Terres de Nauze

Cela se passait, il y a 70 ans.

 SAGELAT

 

Louise.jpg Cela fait exactement 70 ans, aujourd'hui 8 décembre, que les résidents du hameau de Lavergne, avec une grande émotion, apprenaient le décès accidentel de Louise Mismes
Louise Pétavy-Mismes

 

Adrien et Louise Mismes, les filateurs de Lavergne, revenaient de la foire de Monpazier quand Adrien, au niveau de Fongalop, tomba en panne avec sa camionnette.

Un autre commerçant  rentrait également chez lui, c'était un marchand de tissus de Siorac que tout le monde appelait le Commandant Cervolle.

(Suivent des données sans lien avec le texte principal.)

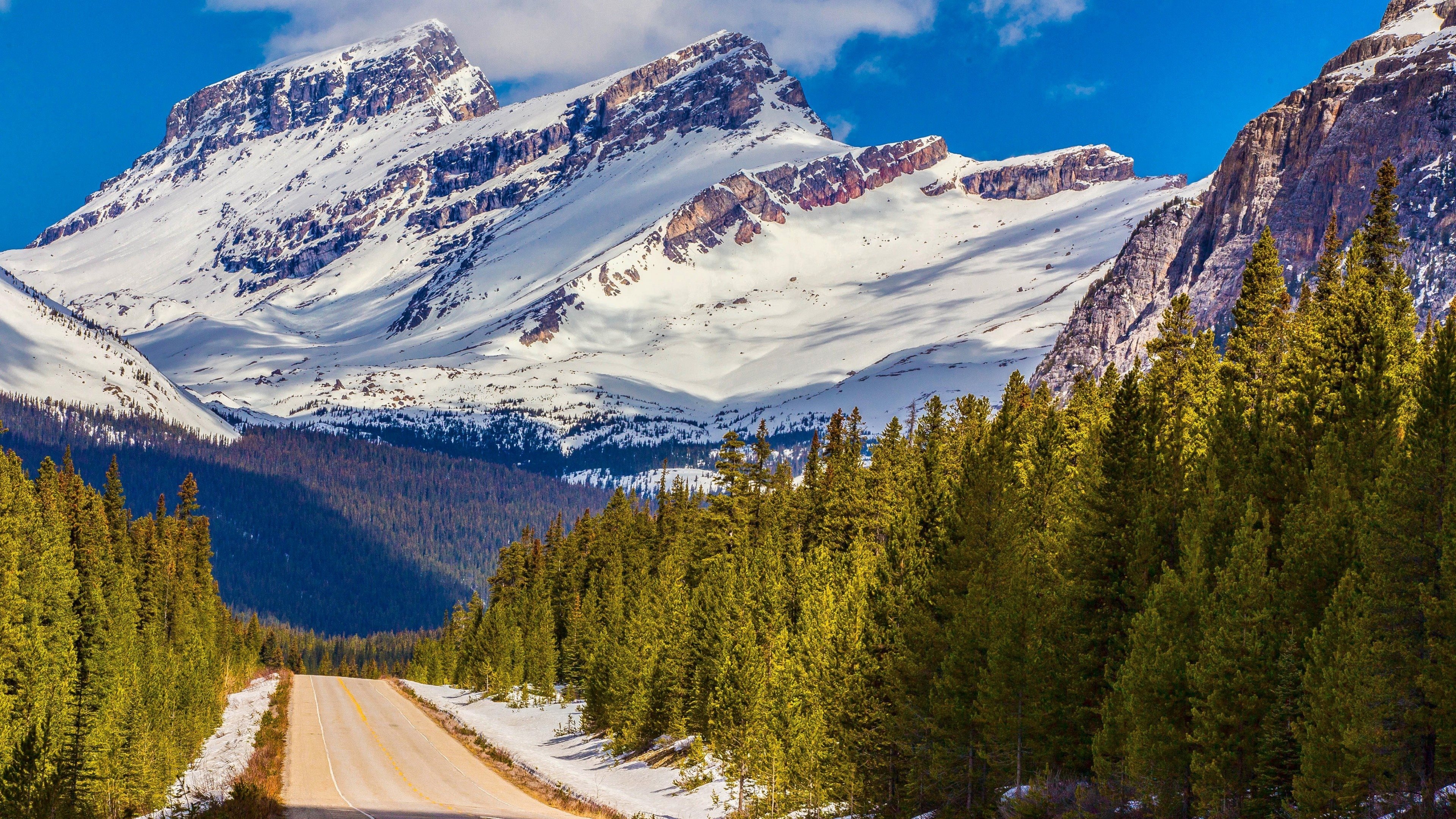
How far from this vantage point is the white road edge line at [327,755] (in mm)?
38750

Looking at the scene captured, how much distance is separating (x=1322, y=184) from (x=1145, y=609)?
457ft

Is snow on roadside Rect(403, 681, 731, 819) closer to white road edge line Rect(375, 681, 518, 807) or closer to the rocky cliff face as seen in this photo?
white road edge line Rect(375, 681, 518, 807)

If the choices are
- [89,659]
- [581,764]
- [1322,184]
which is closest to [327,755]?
[581,764]

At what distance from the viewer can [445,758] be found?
54.3 m

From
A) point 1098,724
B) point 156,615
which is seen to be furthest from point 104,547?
point 1098,724

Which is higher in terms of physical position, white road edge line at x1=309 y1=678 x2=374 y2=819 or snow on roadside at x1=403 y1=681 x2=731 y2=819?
white road edge line at x1=309 y1=678 x2=374 y2=819

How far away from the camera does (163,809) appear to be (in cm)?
4191

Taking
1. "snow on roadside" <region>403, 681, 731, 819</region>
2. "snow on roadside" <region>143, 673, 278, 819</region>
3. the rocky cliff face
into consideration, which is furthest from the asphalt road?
the rocky cliff face

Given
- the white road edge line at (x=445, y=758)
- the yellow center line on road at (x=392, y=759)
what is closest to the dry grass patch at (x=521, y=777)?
the white road edge line at (x=445, y=758)

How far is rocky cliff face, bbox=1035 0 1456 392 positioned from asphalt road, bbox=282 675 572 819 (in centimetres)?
9356

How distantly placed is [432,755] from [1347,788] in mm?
42333

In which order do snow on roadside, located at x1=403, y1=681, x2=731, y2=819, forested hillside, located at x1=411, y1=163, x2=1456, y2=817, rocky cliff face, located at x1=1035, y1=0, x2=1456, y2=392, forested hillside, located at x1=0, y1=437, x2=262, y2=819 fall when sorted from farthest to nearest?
rocky cliff face, located at x1=1035, y1=0, x2=1456, y2=392, snow on roadside, located at x1=403, y1=681, x2=731, y2=819, forested hillside, located at x1=0, y1=437, x2=262, y2=819, forested hillside, located at x1=411, y1=163, x2=1456, y2=817

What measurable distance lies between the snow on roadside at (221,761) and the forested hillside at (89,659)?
0.91m

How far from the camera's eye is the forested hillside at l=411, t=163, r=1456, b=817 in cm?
2470
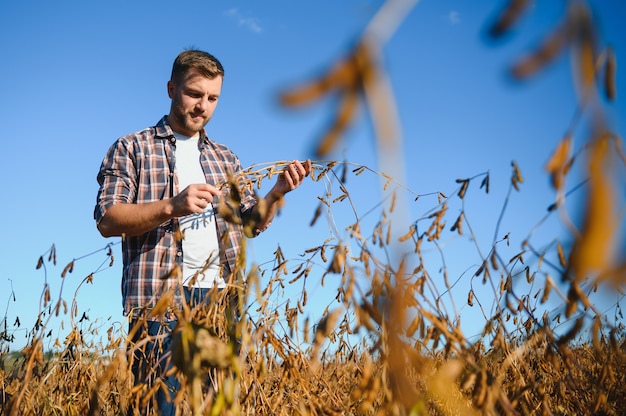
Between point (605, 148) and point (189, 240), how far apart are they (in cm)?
247

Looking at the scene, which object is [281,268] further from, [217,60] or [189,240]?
[217,60]

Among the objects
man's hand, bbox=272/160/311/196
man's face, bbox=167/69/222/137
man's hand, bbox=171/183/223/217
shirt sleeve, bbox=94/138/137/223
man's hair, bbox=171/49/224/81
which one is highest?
man's hair, bbox=171/49/224/81

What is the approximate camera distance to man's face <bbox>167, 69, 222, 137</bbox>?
2949mm

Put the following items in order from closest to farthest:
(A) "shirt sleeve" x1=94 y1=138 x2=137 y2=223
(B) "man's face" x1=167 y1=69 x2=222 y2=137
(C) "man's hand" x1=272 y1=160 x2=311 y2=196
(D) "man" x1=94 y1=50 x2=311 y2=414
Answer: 1. (C) "man's hand" x1=272 y1=160 x2=311 y2=196
2. (D) "man" x1=94 y1=50 x2=311 y2=414
3. (A) "shirt sleeve" x1=94 y1=138 x2=137 y2=223
4. (B) "man's face" x1=167 y1=69 x2=222 y2=137

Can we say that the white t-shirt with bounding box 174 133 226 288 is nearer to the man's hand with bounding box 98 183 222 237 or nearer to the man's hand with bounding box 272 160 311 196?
the man's hand with bounding box 98 183 222 237

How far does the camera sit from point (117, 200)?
8.48 feet

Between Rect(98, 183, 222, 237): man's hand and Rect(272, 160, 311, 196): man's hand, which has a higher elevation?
Rect(272, 160, 311, 196): man's hand

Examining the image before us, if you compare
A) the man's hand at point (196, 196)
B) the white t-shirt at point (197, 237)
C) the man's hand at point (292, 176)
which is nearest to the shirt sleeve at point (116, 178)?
the white t-shirt at point (197, 237)

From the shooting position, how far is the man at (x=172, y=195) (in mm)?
2374

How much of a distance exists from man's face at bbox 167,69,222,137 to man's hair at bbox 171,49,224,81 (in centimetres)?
3

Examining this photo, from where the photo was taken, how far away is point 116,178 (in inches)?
106

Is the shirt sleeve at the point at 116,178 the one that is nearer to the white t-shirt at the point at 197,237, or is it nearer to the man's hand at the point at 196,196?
the white t-shirt at the point at 197,237

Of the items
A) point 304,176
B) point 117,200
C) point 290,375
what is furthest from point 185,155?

Voyant les Mismes en difficulté au bord de la route, le Commandant s'arrête et, avec une banale corde, essaie de dépanner les filateurs.  Dès le démarrage, la camionnette tractée se renverse. Le choc fut mortel pour Louise. 

 

Marie-Thérèse Laudy-Bourgès, petite-fille de Louise et Adrien, fille de Madeleine et Raymond Laudy, dans Fongauffier-sur-Nauze, le 15 juillet 2014, conta ce drame familial.

 

https://fongauffier-sur-nauze.blog4ever.com/le-dernier-filateur-sagelacois

 

 

Mes grands-parents faisaient les foires avec une camionnette C4 pour vendre leur laine et acheter la laine brute aux éleveurs de moutons. C’est au retour d’une foire à Monpazier, le 8 décembre 1949, qu’ils ont eu un accident grave. La camionnette est tombée en panne.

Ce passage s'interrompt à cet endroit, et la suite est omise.